_THE DATA_:
──────

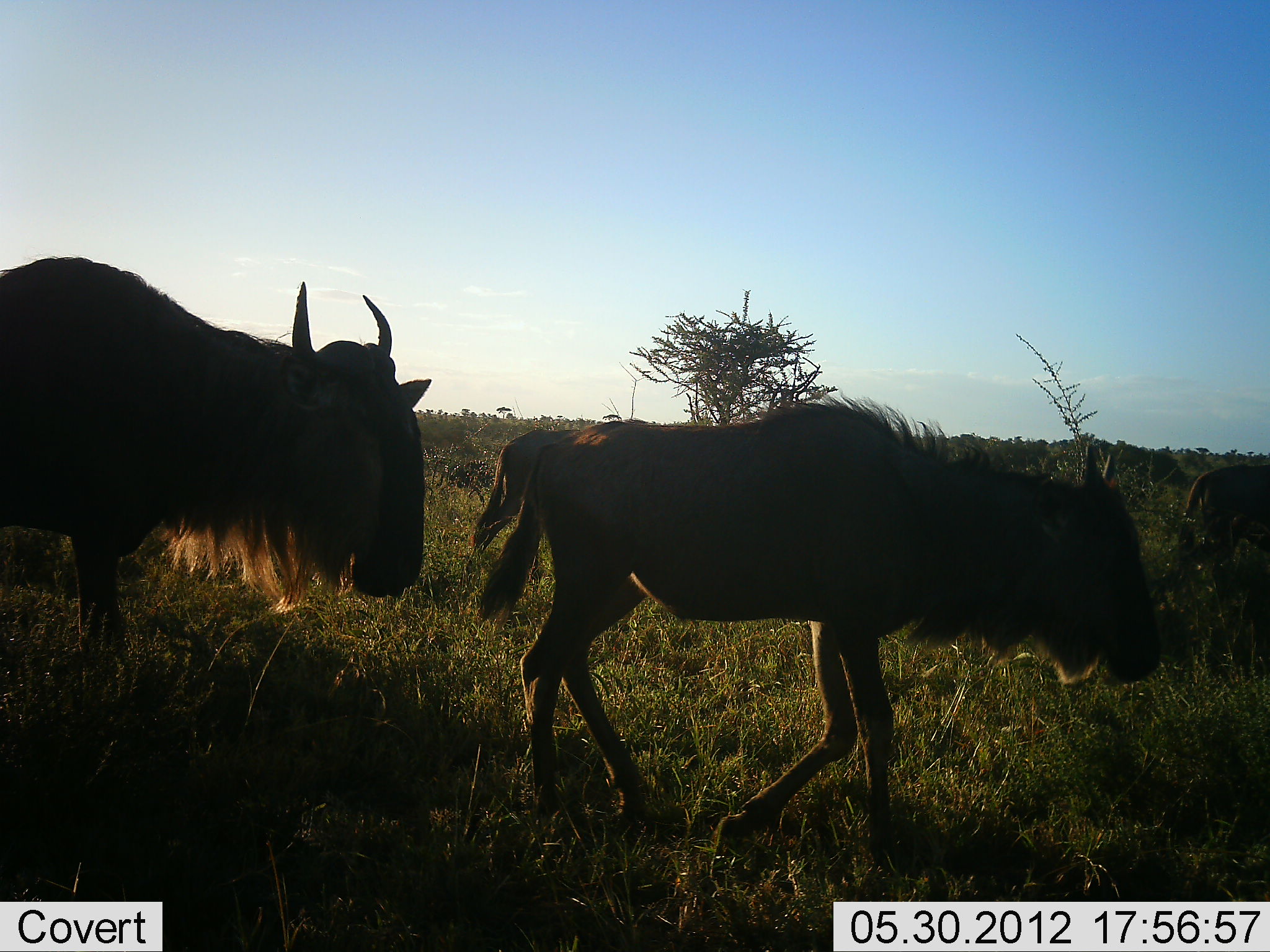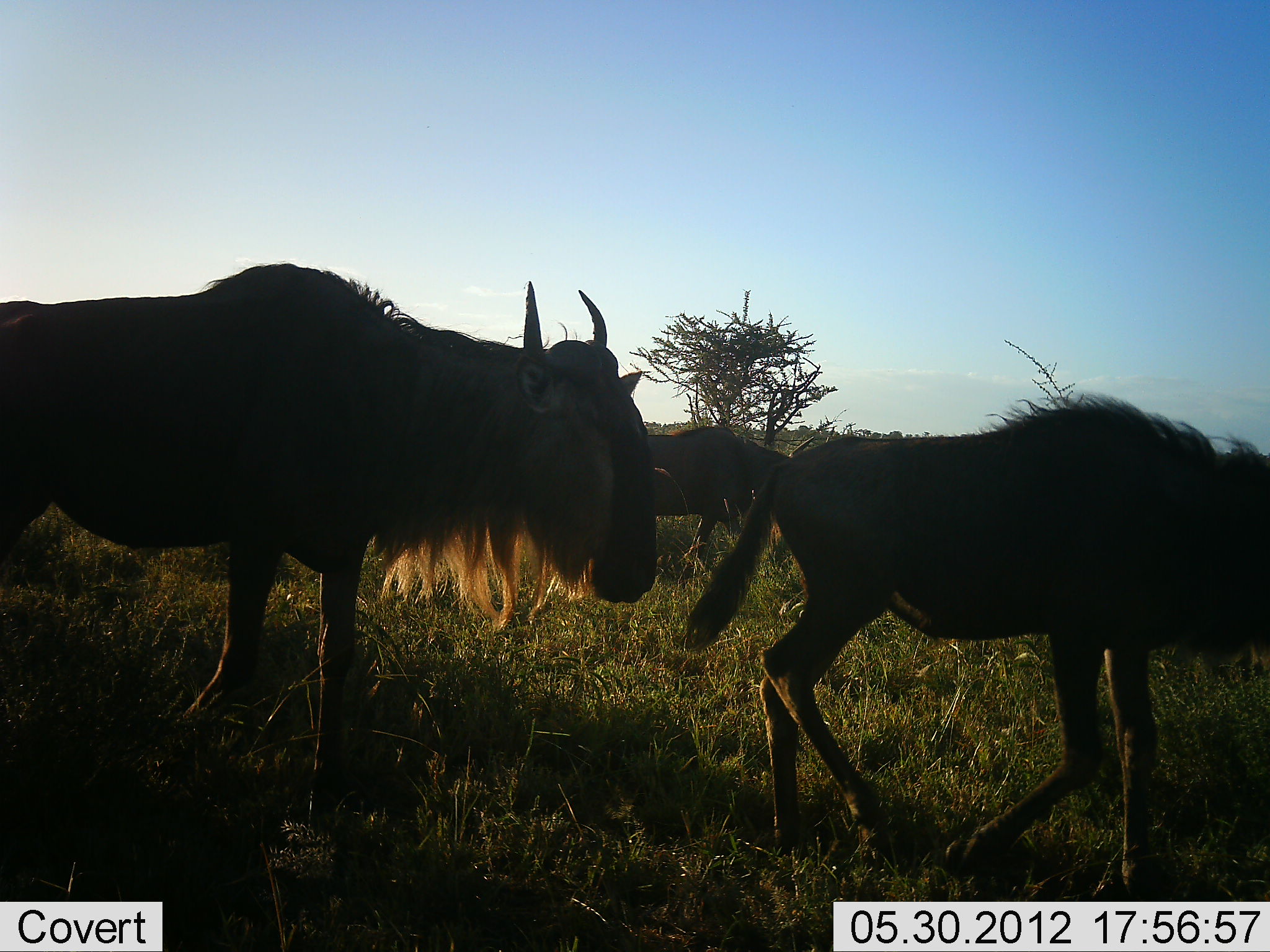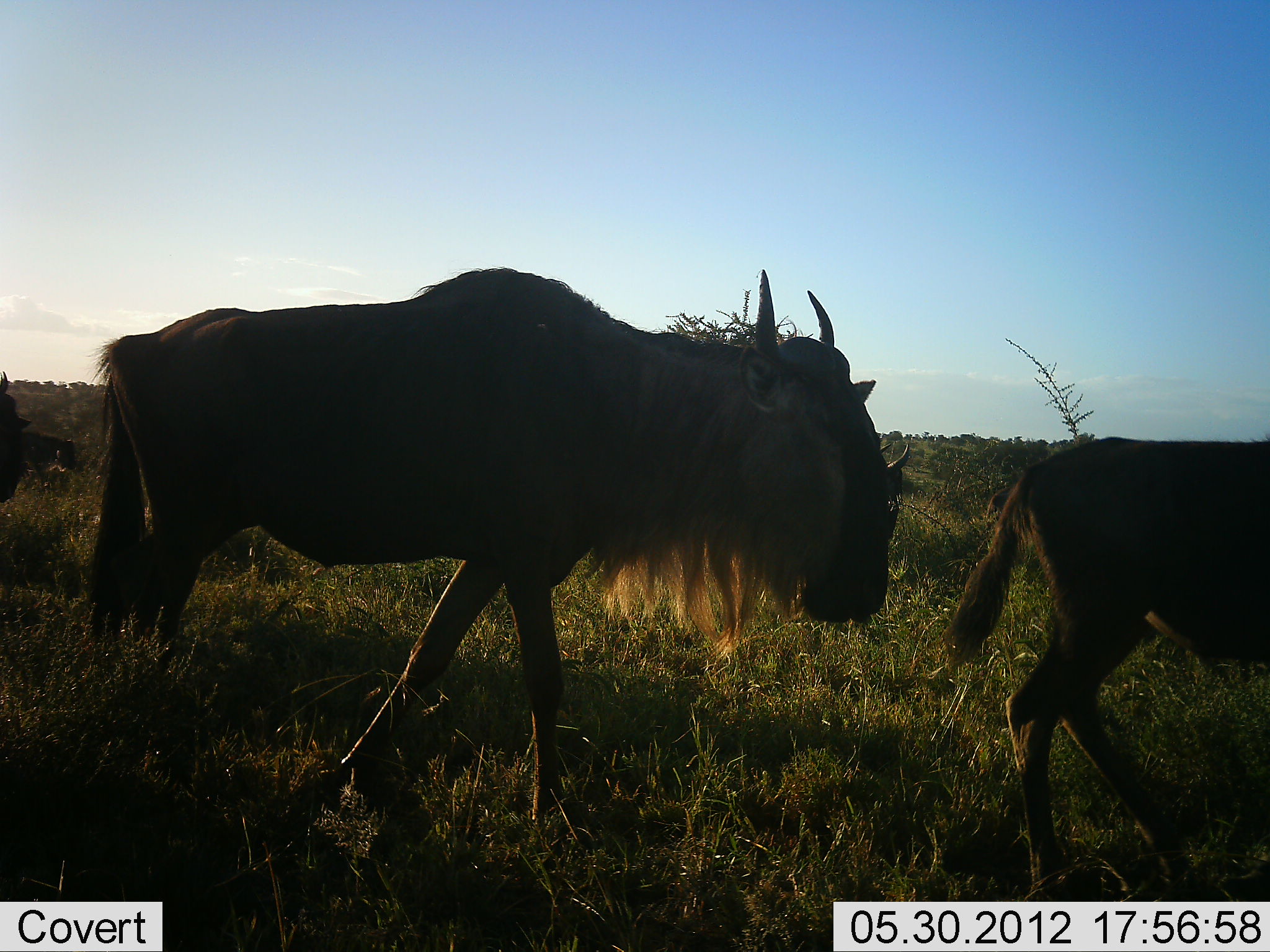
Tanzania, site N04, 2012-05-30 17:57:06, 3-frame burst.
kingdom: Animalia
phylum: Chordata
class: Mammalia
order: Artiodactyla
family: Bovidae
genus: Connochaetes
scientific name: Connochaetes taurinus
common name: blue wildebeest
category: wildebeest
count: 5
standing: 20%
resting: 0%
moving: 100%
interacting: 0%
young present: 30%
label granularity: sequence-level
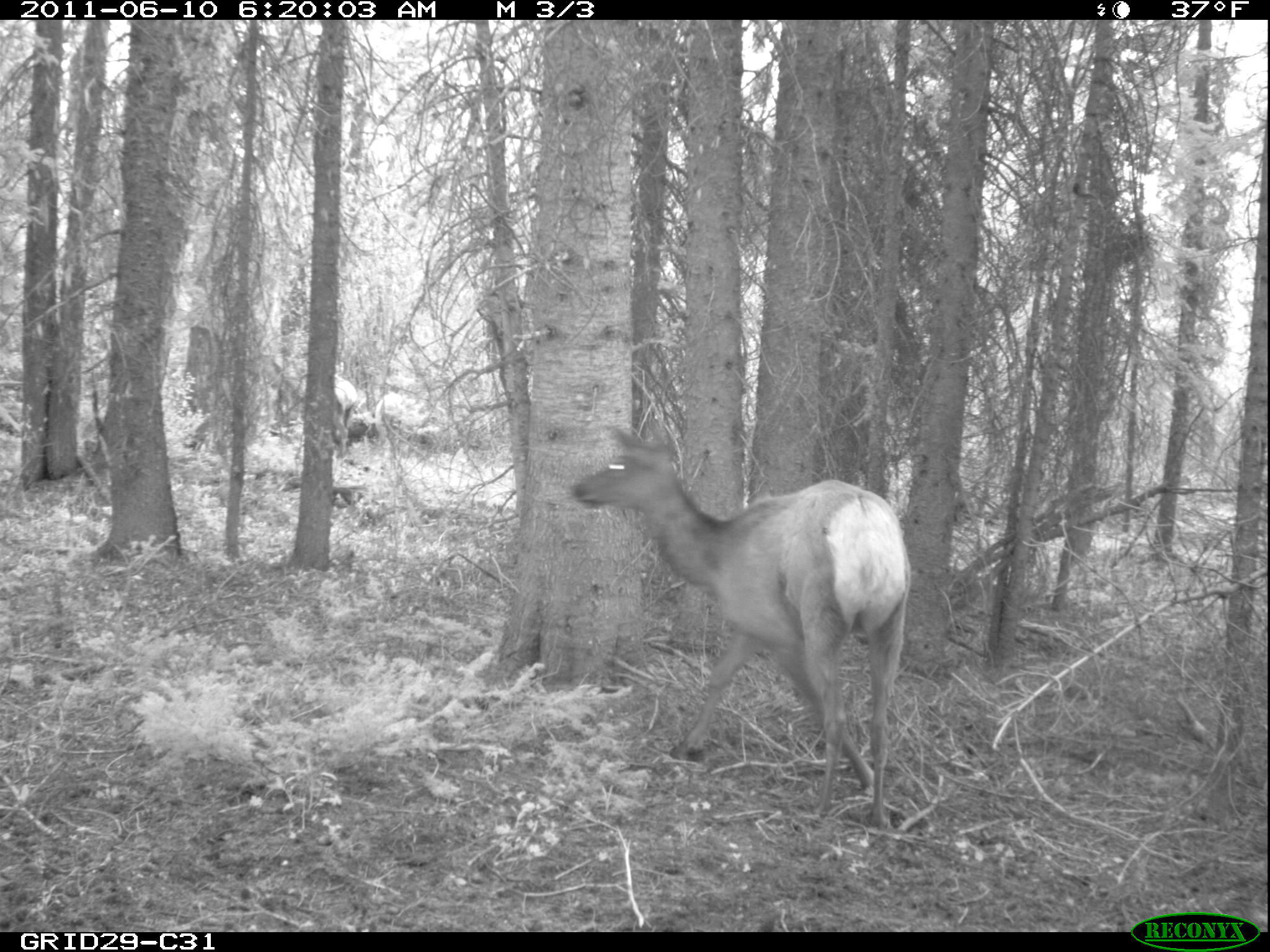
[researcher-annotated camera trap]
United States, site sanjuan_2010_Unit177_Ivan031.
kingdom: Animalia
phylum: Chordata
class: Mammalia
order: Artiodactyla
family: Cervidae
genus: Cervus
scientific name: Cervus elaphus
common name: red deer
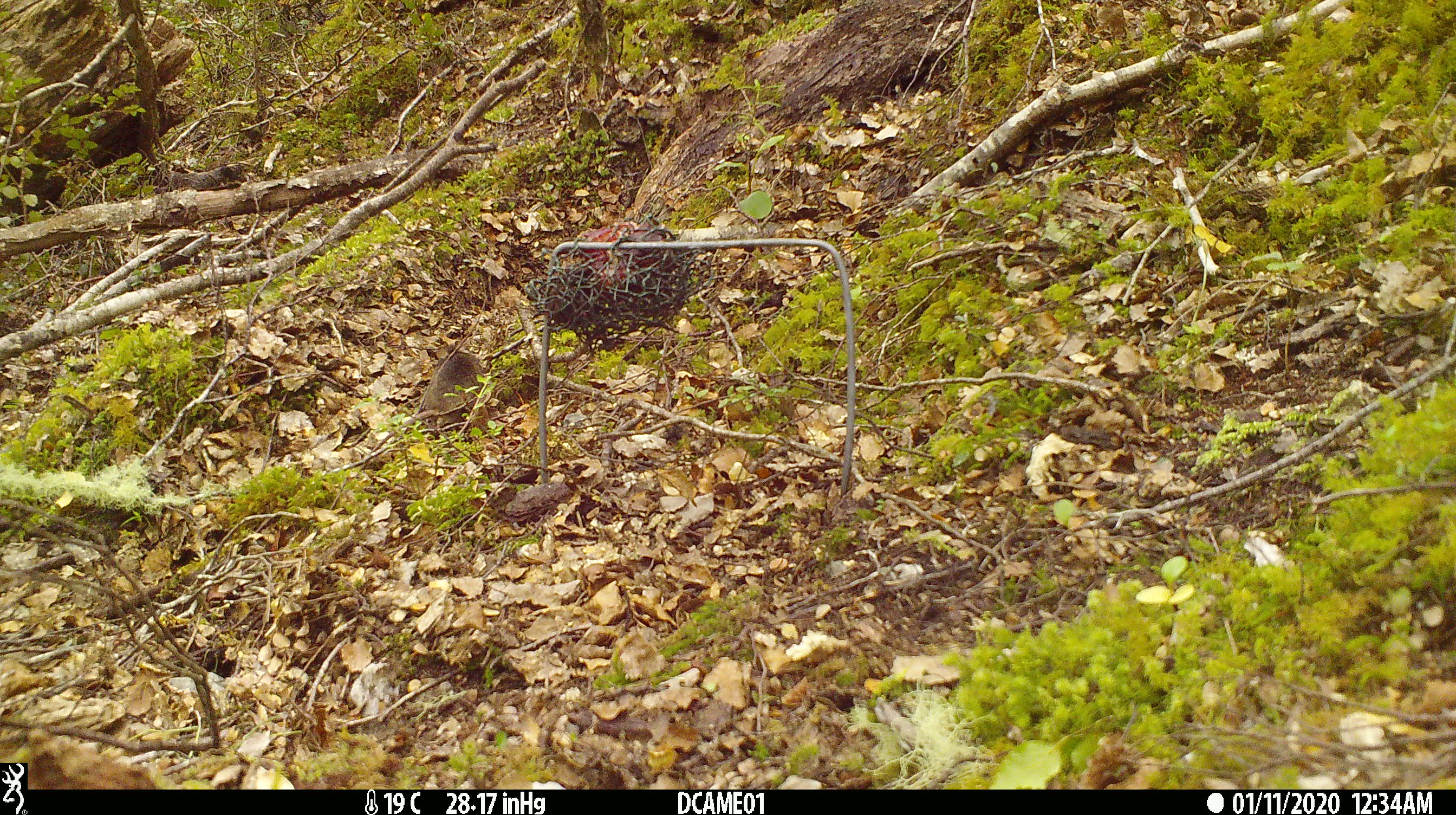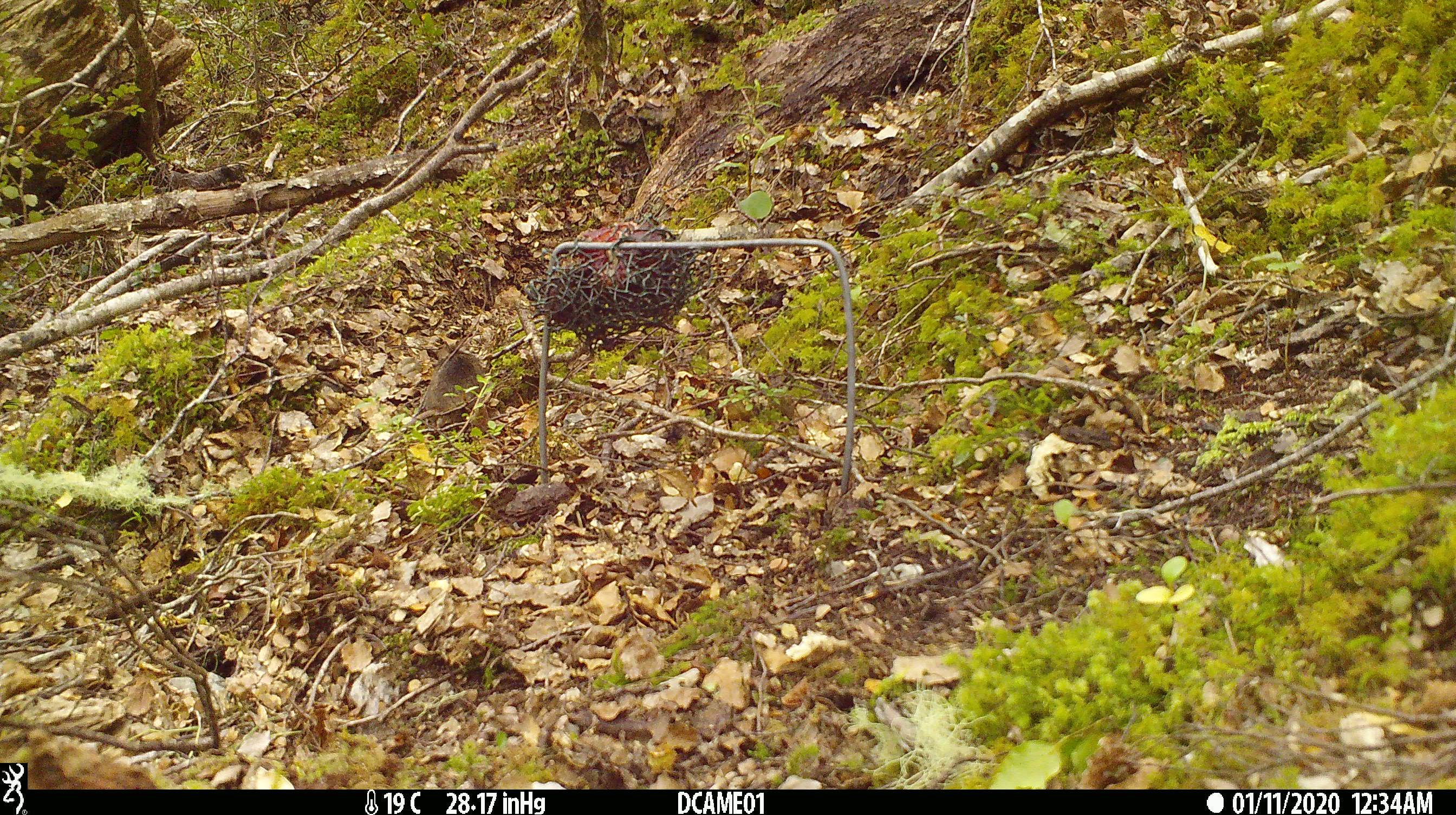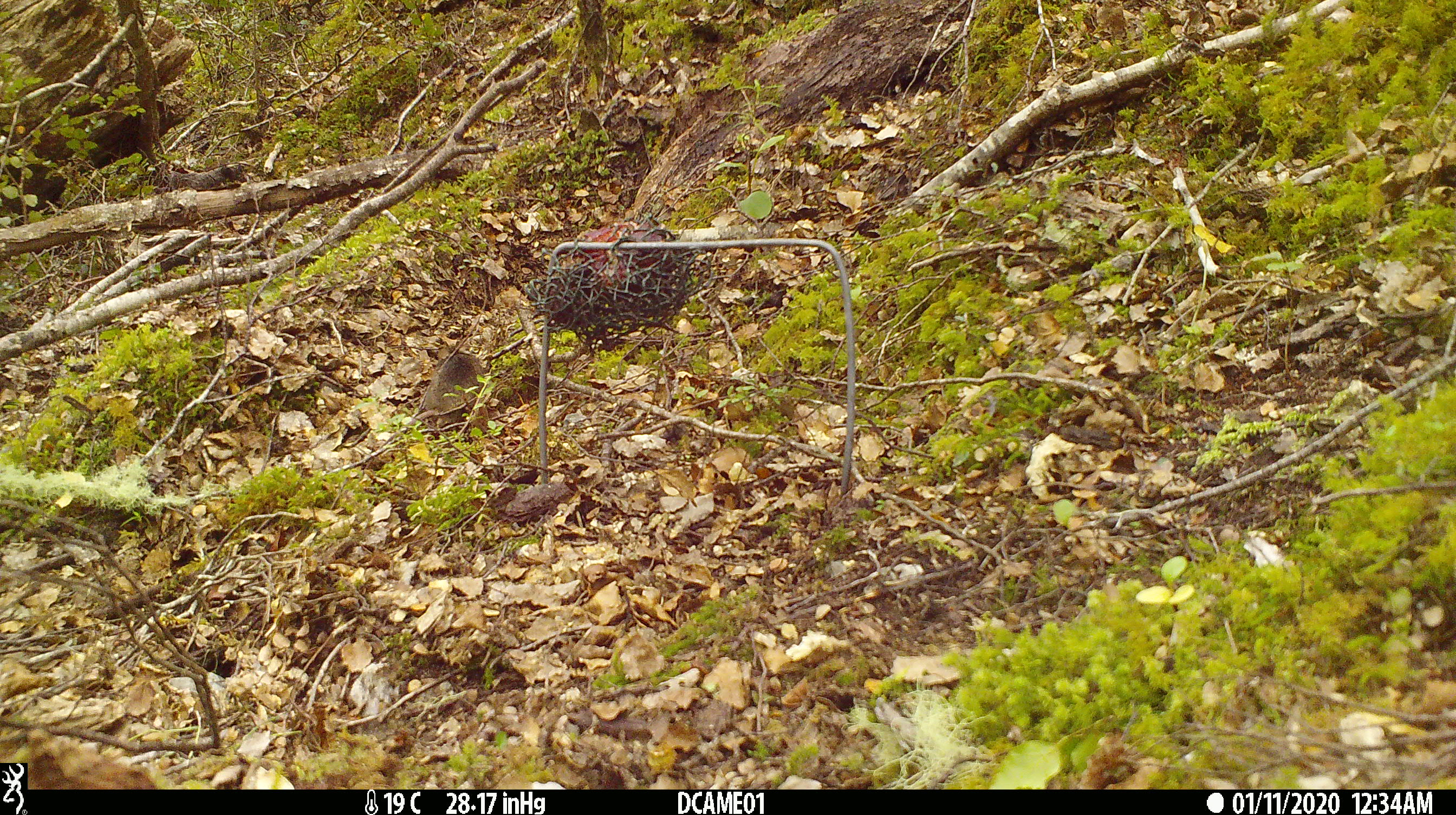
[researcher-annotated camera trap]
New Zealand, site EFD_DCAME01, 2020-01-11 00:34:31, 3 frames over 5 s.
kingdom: Animalia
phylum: Chordata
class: Mammalia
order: Rodentia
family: Muridae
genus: Mus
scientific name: Mus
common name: mouse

──────

_GOAL OF THE EXERCISE_:
Write the listing out exactly, word for word, but omit the pictures.

_ANSWER TO THIS TASK_:
Tanzania, site N04, 2012-05-30 17:57:06, 3-frame burst.
kingdom: Animalia
phylum: Chordata
class: Mammalia
order: Artiodactyla
family: Bovidae
genus: Connochaetes
scientific name: Connochaetes taurinus
common name: blue wildebeest
category: wildebeest
count: 5
standing: 20%
resting: 0%
moving: 100%
interacting: 0%
young present: 30%
label granularity: sequence-level
[researcher-annotated camera trap]
United States, site sanjuan_2010_Unit177_Ivan031.
kingdom: Animalia
phylum: Chordata
class: Mammalia
order: Artiodactyla
family: Cervidae
genus: Cervus
scientific name: Cervus elaphus
common name: red deer
[researcher-annotated camera trap]
New Zealand, site EFD_DCAME01, 2020-01-11 00:34:31, 3 frames over 5 s.
kingdom: Animalia
phylum: Chordata
class: Mammalia
order: Rodentia
family: Muridae
genus: Mus
scientific name: Mus
common name: mouse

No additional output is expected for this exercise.